And so, with his job now on the line, the Archbishop’s fightback begins. It is, predictably, the Prufrock Defence: that wasn’t what I meant at all.
On his website, he insists that he was not proposing ‘parallel jurisdiction’ of sharia and British law. No indeed: the phrase he actually used was ‘plural jurisdiction’ which is much further-reaching and more radical, implying a smorgasbord of legal traditions from which the modern citizen can pick and mix.
Charles Moore is – as ever – a must-read in the Daily Telegraph, as is Matthew Parris in The Times who advances the fascinating thesis that the practical implications of the Archbishop’s thesis are not liberal at all but local-communitarian and (potentially) deeply conservative.
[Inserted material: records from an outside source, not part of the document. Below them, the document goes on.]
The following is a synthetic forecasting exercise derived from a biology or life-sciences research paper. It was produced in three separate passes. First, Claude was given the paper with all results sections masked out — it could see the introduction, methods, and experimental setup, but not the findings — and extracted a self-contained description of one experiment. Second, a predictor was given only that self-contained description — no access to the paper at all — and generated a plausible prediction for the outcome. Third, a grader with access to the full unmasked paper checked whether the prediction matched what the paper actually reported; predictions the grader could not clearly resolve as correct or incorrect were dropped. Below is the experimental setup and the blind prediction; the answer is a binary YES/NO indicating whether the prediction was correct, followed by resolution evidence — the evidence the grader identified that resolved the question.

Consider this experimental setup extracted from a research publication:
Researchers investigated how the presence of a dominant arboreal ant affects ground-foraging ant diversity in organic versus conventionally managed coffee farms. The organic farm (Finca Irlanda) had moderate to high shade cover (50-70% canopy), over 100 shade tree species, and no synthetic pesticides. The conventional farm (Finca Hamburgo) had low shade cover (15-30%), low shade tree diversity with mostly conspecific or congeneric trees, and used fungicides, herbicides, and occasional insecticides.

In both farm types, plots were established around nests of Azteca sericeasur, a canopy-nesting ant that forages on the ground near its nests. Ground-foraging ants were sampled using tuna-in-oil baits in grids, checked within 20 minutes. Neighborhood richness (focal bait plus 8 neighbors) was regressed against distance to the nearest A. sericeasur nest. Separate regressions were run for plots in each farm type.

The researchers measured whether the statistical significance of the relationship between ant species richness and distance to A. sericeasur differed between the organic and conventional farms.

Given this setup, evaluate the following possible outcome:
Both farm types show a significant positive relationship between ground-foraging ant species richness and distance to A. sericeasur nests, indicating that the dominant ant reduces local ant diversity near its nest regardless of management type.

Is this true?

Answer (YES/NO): NO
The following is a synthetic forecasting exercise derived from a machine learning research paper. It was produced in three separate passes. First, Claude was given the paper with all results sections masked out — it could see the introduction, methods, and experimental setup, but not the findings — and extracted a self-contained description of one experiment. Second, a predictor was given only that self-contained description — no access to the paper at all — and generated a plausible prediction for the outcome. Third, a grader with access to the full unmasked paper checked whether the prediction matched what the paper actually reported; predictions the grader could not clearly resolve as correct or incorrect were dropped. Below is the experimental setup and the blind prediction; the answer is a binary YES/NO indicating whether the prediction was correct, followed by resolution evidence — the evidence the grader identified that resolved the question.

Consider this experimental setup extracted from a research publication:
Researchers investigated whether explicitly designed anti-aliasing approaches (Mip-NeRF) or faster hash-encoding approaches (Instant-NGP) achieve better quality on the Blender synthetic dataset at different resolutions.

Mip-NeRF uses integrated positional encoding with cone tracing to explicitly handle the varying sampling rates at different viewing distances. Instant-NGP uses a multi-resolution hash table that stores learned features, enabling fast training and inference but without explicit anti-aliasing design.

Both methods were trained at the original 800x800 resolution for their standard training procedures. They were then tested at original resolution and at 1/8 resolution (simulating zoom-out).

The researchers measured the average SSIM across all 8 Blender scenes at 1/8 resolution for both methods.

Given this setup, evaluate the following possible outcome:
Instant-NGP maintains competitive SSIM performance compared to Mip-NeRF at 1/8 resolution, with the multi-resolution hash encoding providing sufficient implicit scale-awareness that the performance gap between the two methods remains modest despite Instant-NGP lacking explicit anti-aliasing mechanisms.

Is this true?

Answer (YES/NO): YES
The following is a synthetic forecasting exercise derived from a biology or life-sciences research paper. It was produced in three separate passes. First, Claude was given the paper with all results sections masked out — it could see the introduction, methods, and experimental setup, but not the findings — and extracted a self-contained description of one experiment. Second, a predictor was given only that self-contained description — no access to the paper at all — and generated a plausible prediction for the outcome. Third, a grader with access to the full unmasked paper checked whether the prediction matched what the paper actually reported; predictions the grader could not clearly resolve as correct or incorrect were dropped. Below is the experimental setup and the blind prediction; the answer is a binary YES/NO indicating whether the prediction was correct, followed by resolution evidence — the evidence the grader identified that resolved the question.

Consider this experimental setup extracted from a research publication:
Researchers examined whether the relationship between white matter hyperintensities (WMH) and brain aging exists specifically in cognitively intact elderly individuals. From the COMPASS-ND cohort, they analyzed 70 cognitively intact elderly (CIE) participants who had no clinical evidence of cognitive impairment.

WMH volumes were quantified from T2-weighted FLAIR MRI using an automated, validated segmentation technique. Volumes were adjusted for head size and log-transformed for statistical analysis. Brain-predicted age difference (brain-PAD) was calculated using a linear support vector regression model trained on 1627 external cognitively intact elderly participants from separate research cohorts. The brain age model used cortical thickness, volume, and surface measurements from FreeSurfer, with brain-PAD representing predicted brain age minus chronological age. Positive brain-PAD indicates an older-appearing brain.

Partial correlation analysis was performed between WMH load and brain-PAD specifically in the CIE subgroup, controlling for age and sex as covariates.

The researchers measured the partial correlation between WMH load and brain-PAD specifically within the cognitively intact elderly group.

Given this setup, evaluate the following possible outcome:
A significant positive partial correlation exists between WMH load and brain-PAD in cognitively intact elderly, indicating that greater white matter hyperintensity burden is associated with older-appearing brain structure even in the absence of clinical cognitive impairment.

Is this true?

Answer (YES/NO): NO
The Guardian does not disappoint with a column by Madeleine Bunting saluting Dr Williams’s courage and an editorial grandly dismissing ‘The simplicity complex’ that leads ordinary folk such as you and me to over-simplify the nuanced arguments of this clever churchman. Apparently, it’s all the fault of dumbing down, the tabloids, headline chasing and the culture of spin.
Except it isn’t. If a man of the Archbishop’s national prominence stands up and calls for the official recognition of some aspects of sharia law, he can scarcely be surprised that our first question is not: where are the footnotes? Indeed, as someone who spent some time in academia, I am always suspicious of intellectuals who plead naiveté and innocence after the event when they have sent a depth charge into our culture.
I think Dr Williams knew what he was doing, and is dismayed not by the passion of the response but by how few people are supporting him. That, I imagine, is the bit that really stings.